= Given problem =
Could you copy every line of the entries below word for word, leaving out the pictures?

----- Records for processing -----

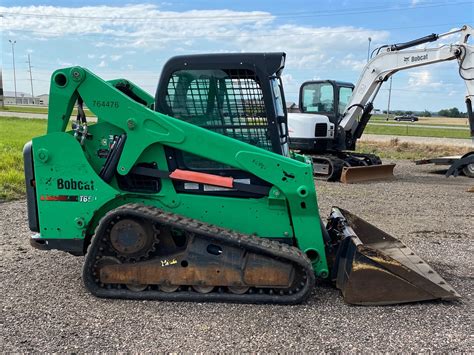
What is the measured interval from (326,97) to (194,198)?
9.73 metres

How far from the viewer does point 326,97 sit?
529 inches

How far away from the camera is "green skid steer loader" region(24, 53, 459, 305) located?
4.21 meters

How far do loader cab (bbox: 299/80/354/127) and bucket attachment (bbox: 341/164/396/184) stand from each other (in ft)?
4.87

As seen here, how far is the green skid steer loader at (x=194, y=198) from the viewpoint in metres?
4.21

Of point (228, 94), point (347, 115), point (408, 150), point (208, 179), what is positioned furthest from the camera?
point (408, 150)

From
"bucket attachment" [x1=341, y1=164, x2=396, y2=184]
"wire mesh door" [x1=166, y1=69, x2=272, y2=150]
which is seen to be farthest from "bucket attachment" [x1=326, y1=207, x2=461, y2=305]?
"bucket attachment" [x1=341, y1=164, x2=396, y2=184]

-----

= Solution for this task =
What is the measured interval from (326,97) to (194,198)?
9.73 metres

How far from the viewer does point 326,97 sit?
529 inches

How far away from the camera is "green skid steer loader" region(24, 53, 459, 305) located?
4.21 meters

How far do loader cab (bbox: 299/80/354/127) and bucket attachment (bbox: 341/164/396/184) stand from each other (in ft)?
4.87

As seen here, how far is the green skid steer loader at (x=194, y=198) from the viewpoint in metres?
4.21

Of point (228, 94), point (347, 115), point (408, 150), point (208, 179), what is positioned furthest from the camera?
point (408, 150)

From
"bucket attachment" [x1=341, y1=164, x2=396, y2=184]
"wire mesh door" [x1=166, y1=69, x2=272, y2=150]
which is seen to be farthest from "bucket attachment" [x1=326, y1=207, x2=461, y2=305]?
"bucket attachment" [x1=341, y1=164, x2=396, y2=184]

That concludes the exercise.